Leave every entry as it is and write the data out in full.

BEGIN Given records

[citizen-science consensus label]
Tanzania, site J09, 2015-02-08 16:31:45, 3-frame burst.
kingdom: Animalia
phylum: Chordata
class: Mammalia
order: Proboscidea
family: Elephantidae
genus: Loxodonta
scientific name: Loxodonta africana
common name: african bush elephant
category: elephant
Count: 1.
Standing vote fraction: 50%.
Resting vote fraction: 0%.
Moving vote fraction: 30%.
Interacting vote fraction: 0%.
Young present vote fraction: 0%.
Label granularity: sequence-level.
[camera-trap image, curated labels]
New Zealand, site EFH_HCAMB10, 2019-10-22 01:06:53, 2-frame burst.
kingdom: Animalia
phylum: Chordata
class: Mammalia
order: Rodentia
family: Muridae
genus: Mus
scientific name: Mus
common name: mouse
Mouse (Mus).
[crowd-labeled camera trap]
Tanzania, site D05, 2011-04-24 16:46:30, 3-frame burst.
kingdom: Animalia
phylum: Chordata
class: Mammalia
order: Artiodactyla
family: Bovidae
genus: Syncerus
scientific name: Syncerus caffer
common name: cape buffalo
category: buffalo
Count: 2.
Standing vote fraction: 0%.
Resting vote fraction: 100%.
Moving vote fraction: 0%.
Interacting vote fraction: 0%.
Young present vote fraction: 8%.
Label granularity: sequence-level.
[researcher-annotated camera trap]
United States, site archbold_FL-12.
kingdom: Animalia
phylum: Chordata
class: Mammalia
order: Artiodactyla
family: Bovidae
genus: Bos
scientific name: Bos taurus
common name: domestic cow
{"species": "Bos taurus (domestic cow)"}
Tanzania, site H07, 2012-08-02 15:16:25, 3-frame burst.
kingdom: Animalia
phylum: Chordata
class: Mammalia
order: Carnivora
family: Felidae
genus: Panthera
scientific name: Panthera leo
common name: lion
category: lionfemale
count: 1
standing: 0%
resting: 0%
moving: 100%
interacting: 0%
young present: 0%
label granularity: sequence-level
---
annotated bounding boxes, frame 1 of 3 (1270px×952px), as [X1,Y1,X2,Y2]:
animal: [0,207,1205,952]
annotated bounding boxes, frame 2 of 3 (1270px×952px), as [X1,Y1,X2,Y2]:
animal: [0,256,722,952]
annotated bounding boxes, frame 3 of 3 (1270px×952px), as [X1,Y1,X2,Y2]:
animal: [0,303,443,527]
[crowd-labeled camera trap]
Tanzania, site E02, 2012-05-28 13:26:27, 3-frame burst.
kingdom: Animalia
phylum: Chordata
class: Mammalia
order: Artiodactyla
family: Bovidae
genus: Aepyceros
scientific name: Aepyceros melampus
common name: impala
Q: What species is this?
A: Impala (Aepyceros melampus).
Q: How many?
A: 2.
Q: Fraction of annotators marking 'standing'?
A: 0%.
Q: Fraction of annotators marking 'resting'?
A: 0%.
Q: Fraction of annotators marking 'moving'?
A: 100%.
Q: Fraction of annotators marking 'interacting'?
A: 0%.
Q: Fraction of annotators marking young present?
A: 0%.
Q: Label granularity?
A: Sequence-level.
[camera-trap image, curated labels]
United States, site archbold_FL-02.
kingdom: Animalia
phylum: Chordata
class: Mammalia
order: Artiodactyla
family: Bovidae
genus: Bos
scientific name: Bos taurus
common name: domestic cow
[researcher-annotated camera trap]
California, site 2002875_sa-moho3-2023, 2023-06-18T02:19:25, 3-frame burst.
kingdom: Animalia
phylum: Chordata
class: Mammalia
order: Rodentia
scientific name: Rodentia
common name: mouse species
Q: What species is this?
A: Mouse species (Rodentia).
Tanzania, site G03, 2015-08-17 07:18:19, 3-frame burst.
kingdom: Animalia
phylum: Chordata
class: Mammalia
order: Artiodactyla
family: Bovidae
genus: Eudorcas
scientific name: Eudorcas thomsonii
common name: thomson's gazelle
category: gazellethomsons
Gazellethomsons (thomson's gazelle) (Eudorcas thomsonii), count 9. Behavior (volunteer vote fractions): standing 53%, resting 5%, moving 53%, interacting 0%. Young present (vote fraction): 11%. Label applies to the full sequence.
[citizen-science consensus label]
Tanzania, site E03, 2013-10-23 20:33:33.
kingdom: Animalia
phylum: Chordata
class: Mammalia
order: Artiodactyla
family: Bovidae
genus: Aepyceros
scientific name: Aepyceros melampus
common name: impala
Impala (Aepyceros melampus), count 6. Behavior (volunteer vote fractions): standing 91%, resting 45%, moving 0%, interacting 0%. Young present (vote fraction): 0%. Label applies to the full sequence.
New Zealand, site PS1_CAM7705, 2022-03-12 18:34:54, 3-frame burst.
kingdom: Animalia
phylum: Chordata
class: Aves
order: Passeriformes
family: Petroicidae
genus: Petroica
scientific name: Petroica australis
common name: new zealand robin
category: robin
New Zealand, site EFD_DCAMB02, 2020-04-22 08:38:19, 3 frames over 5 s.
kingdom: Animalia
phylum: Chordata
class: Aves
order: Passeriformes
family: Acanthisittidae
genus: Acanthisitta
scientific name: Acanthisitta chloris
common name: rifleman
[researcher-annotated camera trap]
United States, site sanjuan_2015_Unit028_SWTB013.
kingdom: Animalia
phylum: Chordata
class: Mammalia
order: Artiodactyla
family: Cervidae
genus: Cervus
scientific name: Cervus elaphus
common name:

END Given records

Result for this exercise |
[citizen-science consensus label]
Tanzania, site J09, 2015-02-08 16:31:45, 3-frame burst.
kingdom: Animalia
phylum: Chordata
class: Mammalia
order: Proboscidea
family: Elephantidae
genus: Loxodonta
scientific name: Loxodonta africana
common name: african bush elephant
category: elephant
Count: 1.
Standing vote fraction: 50%.
Resting vote fraction: 0%.
Moving vote fraction: 30%.
Interacting vote fraction: 0%.
Young present vote fraction: 0%.
Label granularity: sequence-level.
[camera-trap image, curated labels]
New Zealand, site EFH_HCAMB10, 2019-10-22 01:06:53, 2-frame burst.
kingdom: Animalia
phylum: Chordata
class: Mammalia
order: Rodentia
family: Muridae
genus: Mus
scientific name: Mus
common name: mouse
Mouse (Mus).
[crowd-labeled camera trap]
Tanzania, site D05, 2011-04-24 16:46:30, 3-frame burst.
kingdom: Animalia
phylum: Chordata
class: Mammalia
order: Artiodactyla
family: Bovidae
genus: Syncerus
scientific name: Syncerus caffer
common name: cape buffalo
category: buffalo
Count: 2.
Standing vote fraction: 0%.
Resting vote fraction: 100%.
Moving vote fraction: 0%.
Interacting vote fraction: 0%.
Young present vote fraction: 8%.
Label granularity: sequence-level.
[researcher-annotated camera trap]
United States, site archbold_FL-12.
kingdom: Animalia
phylum: Chordata
class: Mammalia
order: Artiodactyla
family: Bovidae
genus: Bos
scientific name: Bos taurus
common name: domestic cow
{"species": "Bos taurus (domestic cow)"}
Tanzania, site H07, 2012-08-02 15:16:25, 3-frame burst.
kingdom: Animalia
phylum: Chordata
class: Mammalia
order: Carnivora
family: Felidae
genus: Panthera
scientific name: Panthera leo
common name: lion
category: lionfemale
count: 1
standing: 0%
resting: 0%
moving: 100%
interacting: 0%
young present: 0%
label granularity: sequence-level
---
annotated bounding boxes, frame 1 of 3 (1270px×952px), as [X1,Y1,X2,Y2]:
animal: [0,207,1205,952]
annotated bounding boxes, frame 2 of 3 (1270px×952px), as [X1,Y1,X2,Y2]:
animal: [0,256,722,952]
annotated bounding boxes, frame 3 of 3 (1270px×952px), as [X1,Y1,X2,Y2]:
animal: [0,303,443,527]
[crowd-labeled camera trap]
Tanzania, site E02, 2012-05-28 13:26:27, 3-frame burst.
kingdom: Animalia
phylum: Chordata
class: Mammalia
order: Artiodactyla
family: Bovidae
genus: Aepyceros
scientific name: Aepyceros melampus
common name: impala
Q: What species is this?
A: Impala (Aepyceros melampus).
Q: How many?
A: 2.
Q: Fraction of annotators marking 'standing'?
A: 0%.
Q: Fraction of annotators marking 'resting'?
A: 0%.
Q: Fraction of annotators marking 'moving'?
A: 100%.
Q: Fraction of annotators marking 'interacting'?
A: 0%.
Q: Fraction of annotators marking young present?
A: 0%.
Q: Label granularity?
A: Sequence-level.
[camera-trap image, curated labels]
United States, site archbold_FL-02.
kingdom: Animalia
phylum: Chordata
class: Mammalia
order: Artiodactyla
family: Bovidae
genus: Bos
scientific name: Bos taurus
common name: domestic cow
[researcher-annotated camera trap]
California, site 2002875_sa-moho3-2023, 2023-06-18T02:19:25, 3-frame burst.
kingdom: Animalia
phylum: Chordata
class: Mammalia
order: Rodentia
scientific name: Rodentia
common name: mouse species
Q: What species is this?
A: Mouse species (Rodentia).
Tanzania, site G03, 2015-08-17 07:18:19, 3-frame burst.
kingdom: Animalia
phylum: Chordata
class: Mammalia
order: Artiodactyla
family: Bovidae
genus: Eudorcas
scientific name: Eudorcas thomsonii
common name: thomson's gazelle
category: gazellethomsons
Gazellethomsons (thomson's gazelle) (Eudorcas thomsonii), count 9. Behavior (volunteer vote fractions): standing 53%, resting 5%, moving 53%, interacting 0%. Young present (vote fraction): 11%. Label applies to the full sequence.
[citizen-science consensus label]
Tanzania, site E03, 2013-10-23 20:33:33.
kingdom: Animalia
phylum: Chordata
class: Mammalia
order: Artiodactyla
family: Bovidae
genus: Aepyceros
scientific name: Aepyceros melampus
common name: impala
Impala (Aepyceros melampus), count 6. Behavior (volunteer vote fractions): standing 91%, resting 45%, moving 0%, interacting 0%. Young present (vote fraction): 0%. Label applies to the full sequence.
New Zealand, site PS1_CAM7705, 2022-03-12 18:34:54, 3-frame burst.
kingdom: Animalia
phylum: Chordata
class: Aves
order: Passeriformes
family: Petroicidae
genus: Petroica
scientific name: Petroica australis
common name: new zealand robin
category: robin
New Zealand, site EFD_DCAMB02, 2020-04-22 08:38:19, 3 frames over 5 s.
kingdom: Animalia
phylum: Chordata
class: Aves
order: Passeriformes
family: Acanthisittidae
genus: Acanthisitta
scientific name: Acanthisitta chloris
common name: rifleman
[researcher-annotated camera trap]
United States, site sanjuan_2015_Unit028_SWTB013.
kingdom: Animalia
phylum: Chordata
class: Mammalia
order: Artiodactyla
family: Cervidae
genus: Cervus
scientific name: Cervus elaphus
common name:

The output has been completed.